ESERCIZIO 1
Elenca tutte le persone che l'articolo sulla Corte Suprema indica con nome e cognome.
ESERCIZIO 2
Trascrivi per favore dall'articolo sulla Corte Suprema tutto il testo a partire da "Dopo innumerevoli speculazioni" giù fino a "accaduto il contrario.".

ESTRATTO DELLA FONTE

----------------------------------------

Creato il 07 luglio 2012 da Pfg1971

La Corte Suprema assicura una vittoria storica ad Obama ma l'economica ristagna

La Corte Suprema assicura una vittoria storica ad Obama ma l'economica ristagna

Il 28 giugno, ultimo giorno utile della sua sessione di lavori annuali, la Corte Suprema americana ha detto si.

 

Dopo innumerevoli speculazioni giornalistiche e all’interno dell’opinione pubblica, tutte delle stesso segno, convinte che la Corte avrebbe deciso per l’incostituzionalità della legge di riforma della sanità statunitense, nota come Obamacare, per il fatto di essere stata voluta con grande intensità, dispendio di energie e capitale politico da parte del presidente Barack Obama, è accaduto il contrario.

 

I nove supremi magistrati americani hanno stabilito la piena costituzionalità della riforma. A dare il contributo decisivo a una sentenza del tutto inaspettata è stato proprio il “Chief Justice”, il presidente della Corte, quel John Roberts, nominato dal conservatore George W. Bush, contro la cui conferma aveva votato l’allora senatore dell’Illinois Barack Obama.

 

Questi, destinato per la sua giovane età a presiedere la Corte per decenni, ha voluto affiancare il suo voto a quello dei quattro giudici di impronta progressista, quasi tutti nominati da presidenti democratici, come Elena Kagan e Sonya Sotomayor, scelte da Obama.

 

Lo ha fatto per tutelare una delle più ampie riforme sociali dai tempi del New Deal di Franklin Roosevelt e della Grande Società di Lyndon Johnson e per farlo ha dichiarato che il mandato individuale, uno degli aspetti più controversi delle norma, quello che impone ad ogni americano di acquistare una assicurazione sanitaria (con aiuti federali per i più bisognosi) con la previsione di una multa per chi non lo facesse, rientra appieno nella costituzione federale poiché va intesa come nient’altro che una estensione del potere di tassazione del Congresso.

 

In questo modo non ha sancito la costituzionalità della norma in base alla “commerce clause”, al potere cioè del Parlamento di regolare il commercio interstatale, come chiedevano i difensori della legge di parte governativa, ma l’esito è stato il medesimo.

 

Si tratta quindi di una sentenza storica che ha riconfermato una riforma epocale e per la quale Obama sarà ricordato come uno dei presidenti più incisivi della storia americana, e questo anche se a novembre non fosse rieletto. In effetti da questo punto di vista le cose non sembrano andare molto bene per il presidente in carica.

----------------------------------------

DATI GREZZI
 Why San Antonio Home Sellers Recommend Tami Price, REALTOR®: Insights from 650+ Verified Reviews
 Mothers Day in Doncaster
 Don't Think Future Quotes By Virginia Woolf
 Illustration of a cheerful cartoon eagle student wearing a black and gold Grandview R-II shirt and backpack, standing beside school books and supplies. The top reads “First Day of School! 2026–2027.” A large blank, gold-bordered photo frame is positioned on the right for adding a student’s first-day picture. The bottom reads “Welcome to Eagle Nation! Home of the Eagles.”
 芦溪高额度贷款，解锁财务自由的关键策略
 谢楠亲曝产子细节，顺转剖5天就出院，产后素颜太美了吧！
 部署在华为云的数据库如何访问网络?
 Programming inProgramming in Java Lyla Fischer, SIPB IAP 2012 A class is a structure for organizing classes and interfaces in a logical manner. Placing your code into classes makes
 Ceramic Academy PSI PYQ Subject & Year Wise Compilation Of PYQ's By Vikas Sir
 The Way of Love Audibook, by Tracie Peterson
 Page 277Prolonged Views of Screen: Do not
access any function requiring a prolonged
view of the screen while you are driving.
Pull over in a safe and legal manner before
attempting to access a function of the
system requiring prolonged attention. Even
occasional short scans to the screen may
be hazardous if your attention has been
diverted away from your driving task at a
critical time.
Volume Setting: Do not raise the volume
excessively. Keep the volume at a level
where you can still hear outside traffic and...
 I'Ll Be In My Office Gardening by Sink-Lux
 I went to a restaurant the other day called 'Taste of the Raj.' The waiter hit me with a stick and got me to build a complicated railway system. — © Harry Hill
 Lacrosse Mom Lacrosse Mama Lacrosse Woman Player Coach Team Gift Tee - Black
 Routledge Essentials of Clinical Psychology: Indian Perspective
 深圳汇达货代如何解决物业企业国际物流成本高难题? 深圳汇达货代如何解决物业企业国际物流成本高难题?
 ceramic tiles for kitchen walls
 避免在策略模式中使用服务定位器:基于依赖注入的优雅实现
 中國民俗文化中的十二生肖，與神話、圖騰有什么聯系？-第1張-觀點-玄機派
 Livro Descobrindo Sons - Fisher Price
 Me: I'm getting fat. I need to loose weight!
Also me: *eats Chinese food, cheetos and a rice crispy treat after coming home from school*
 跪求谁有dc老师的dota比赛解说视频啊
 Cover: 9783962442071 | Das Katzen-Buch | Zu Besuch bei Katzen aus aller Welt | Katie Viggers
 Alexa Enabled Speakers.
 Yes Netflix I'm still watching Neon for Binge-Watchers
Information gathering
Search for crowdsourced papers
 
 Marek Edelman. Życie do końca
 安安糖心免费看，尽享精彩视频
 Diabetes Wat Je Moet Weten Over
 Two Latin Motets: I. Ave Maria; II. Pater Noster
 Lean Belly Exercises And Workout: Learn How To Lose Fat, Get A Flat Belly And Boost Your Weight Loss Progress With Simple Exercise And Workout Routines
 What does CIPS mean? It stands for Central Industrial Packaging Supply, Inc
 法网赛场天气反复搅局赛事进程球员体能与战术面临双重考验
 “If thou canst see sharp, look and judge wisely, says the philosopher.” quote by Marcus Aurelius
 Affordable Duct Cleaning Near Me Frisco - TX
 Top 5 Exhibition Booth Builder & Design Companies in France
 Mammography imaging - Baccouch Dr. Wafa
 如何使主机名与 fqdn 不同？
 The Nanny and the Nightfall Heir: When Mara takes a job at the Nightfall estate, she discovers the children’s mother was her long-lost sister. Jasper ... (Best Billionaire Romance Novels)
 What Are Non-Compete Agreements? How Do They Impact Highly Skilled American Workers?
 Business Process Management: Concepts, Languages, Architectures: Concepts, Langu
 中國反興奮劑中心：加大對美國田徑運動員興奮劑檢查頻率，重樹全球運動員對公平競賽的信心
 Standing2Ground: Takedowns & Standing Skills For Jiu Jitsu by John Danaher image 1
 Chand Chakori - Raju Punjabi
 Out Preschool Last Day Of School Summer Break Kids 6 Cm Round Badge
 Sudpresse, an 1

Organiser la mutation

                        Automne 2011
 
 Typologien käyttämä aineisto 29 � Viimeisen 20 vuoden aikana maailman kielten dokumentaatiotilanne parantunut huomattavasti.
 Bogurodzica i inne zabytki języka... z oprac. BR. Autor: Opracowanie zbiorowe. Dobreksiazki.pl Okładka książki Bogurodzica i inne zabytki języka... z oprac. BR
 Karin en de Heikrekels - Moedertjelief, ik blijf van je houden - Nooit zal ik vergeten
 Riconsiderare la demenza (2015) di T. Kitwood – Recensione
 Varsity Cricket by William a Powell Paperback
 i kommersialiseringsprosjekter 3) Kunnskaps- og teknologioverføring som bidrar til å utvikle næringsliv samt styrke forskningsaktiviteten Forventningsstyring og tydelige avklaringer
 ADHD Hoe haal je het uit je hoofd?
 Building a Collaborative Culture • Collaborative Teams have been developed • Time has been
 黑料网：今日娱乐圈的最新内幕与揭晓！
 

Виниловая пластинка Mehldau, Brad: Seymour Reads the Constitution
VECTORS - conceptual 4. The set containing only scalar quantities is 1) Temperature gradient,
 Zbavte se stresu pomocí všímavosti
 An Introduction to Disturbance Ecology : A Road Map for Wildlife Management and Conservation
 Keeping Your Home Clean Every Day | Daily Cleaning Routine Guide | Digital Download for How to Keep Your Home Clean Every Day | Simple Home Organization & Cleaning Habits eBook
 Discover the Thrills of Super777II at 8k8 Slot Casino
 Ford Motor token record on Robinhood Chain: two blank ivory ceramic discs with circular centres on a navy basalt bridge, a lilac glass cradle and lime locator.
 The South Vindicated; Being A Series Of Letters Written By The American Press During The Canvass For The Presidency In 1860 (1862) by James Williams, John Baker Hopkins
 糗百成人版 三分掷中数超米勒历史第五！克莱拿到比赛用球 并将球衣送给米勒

----------------------------------------

RISPOSTA 1
Barack Obama
John Roberts
George W. Bush
Elena Kagan
Sonya Sotomayor
Franklin Roosevelt
Lyndon Johnson

RISPOSTA 2
Dopo innumerevoli speculazioni giornalistiche e all’interno dell’opinione pubblica, tutte delle stesso segno, convinte che la Corte avrebbe deciso per l’incostituzionalità della legge di riforma della sanità statunitense, nota come Obamacare, per il fatto di essere stata voluta con grande intensità, dispendio di energie e capitale politico da parte del presidente Barack Obama, è accaduto il contrario.